When you write out the records, keep every word exact and drop the pictures.
═════ Records for the task ═════
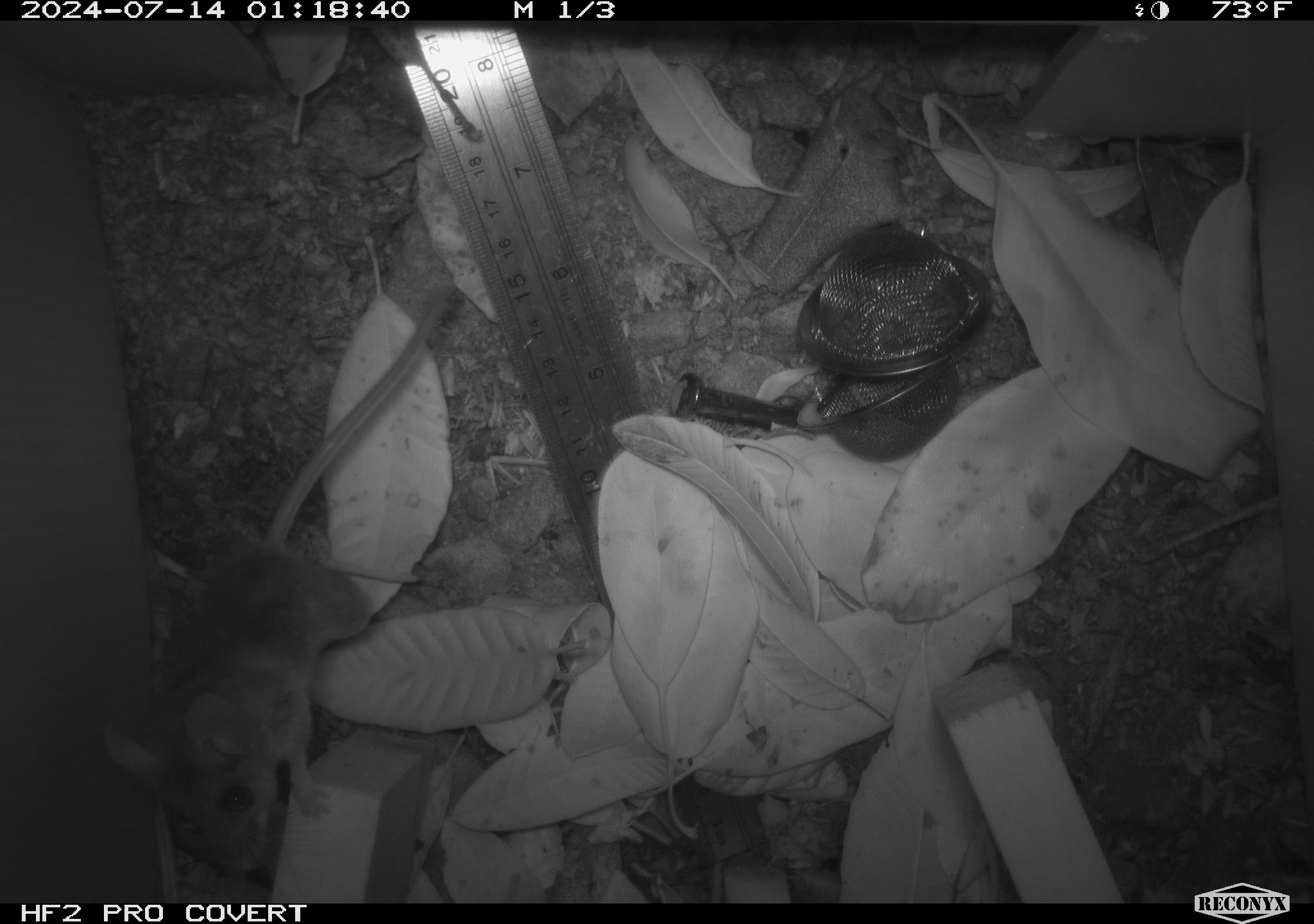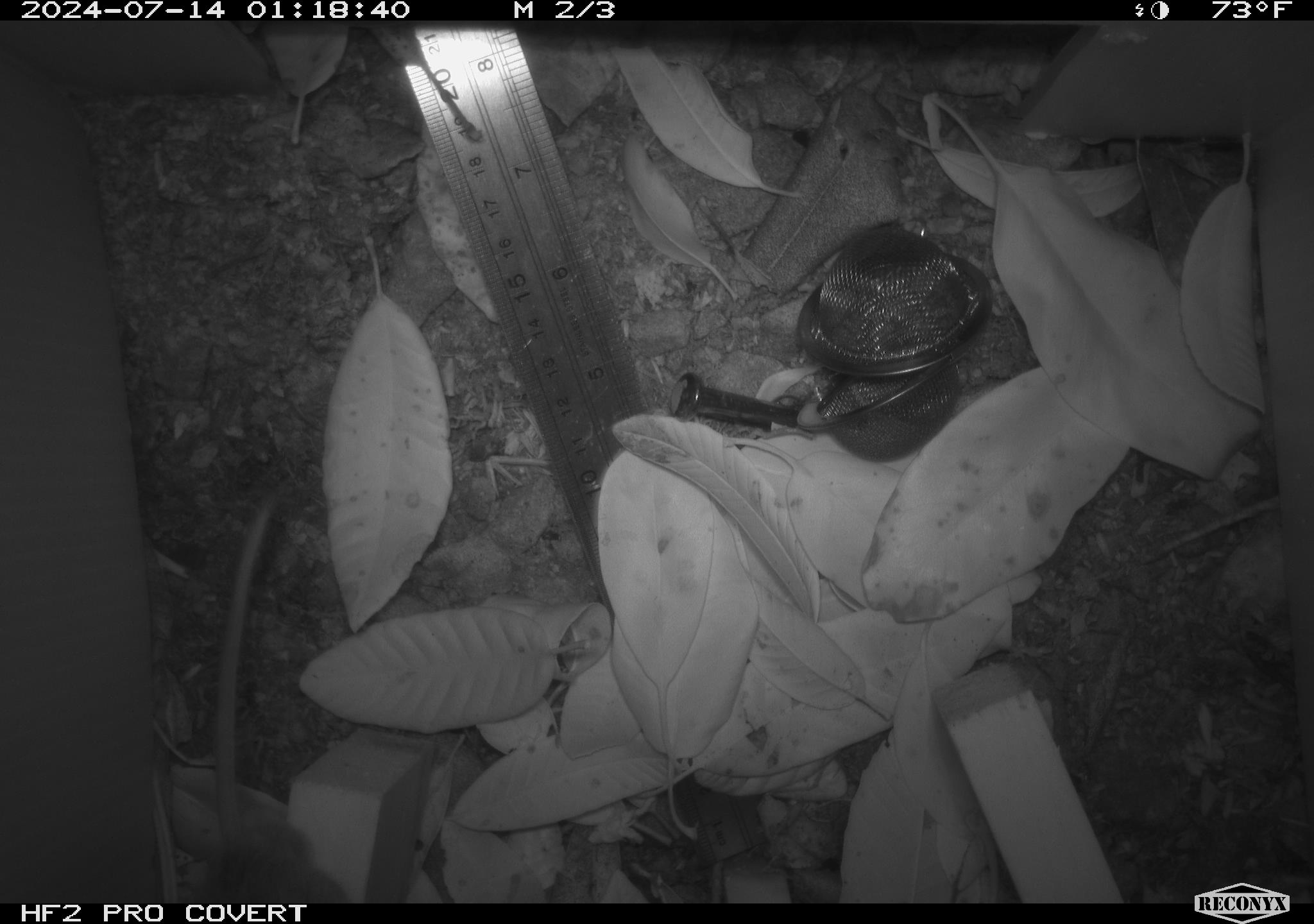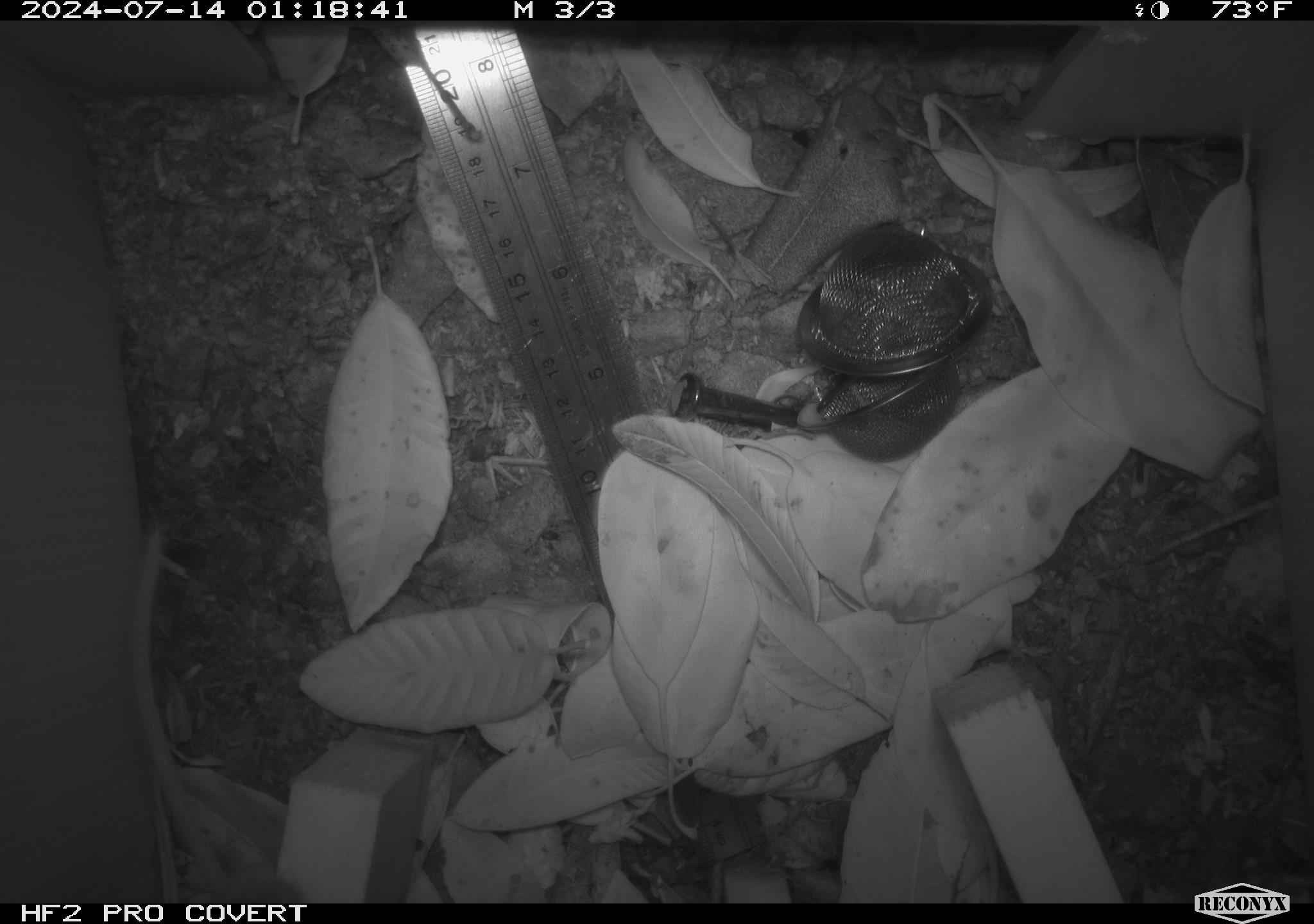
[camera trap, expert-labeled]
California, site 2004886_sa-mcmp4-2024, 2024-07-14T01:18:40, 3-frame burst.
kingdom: Animalia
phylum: Chordata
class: Mammalia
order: Rodentia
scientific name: Rodentia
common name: mouse species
═════
Written answer:
[camera trap, expert-labeled]
California, site 2004886_sa-mcmp4-2024, 2024-07-14T01:18:40, 3-frame burst.
kingdom: Animalia
phylum: Chordata
class: Mammalia
order: Rodentia
scientific name: Rodentia
common name: mouse species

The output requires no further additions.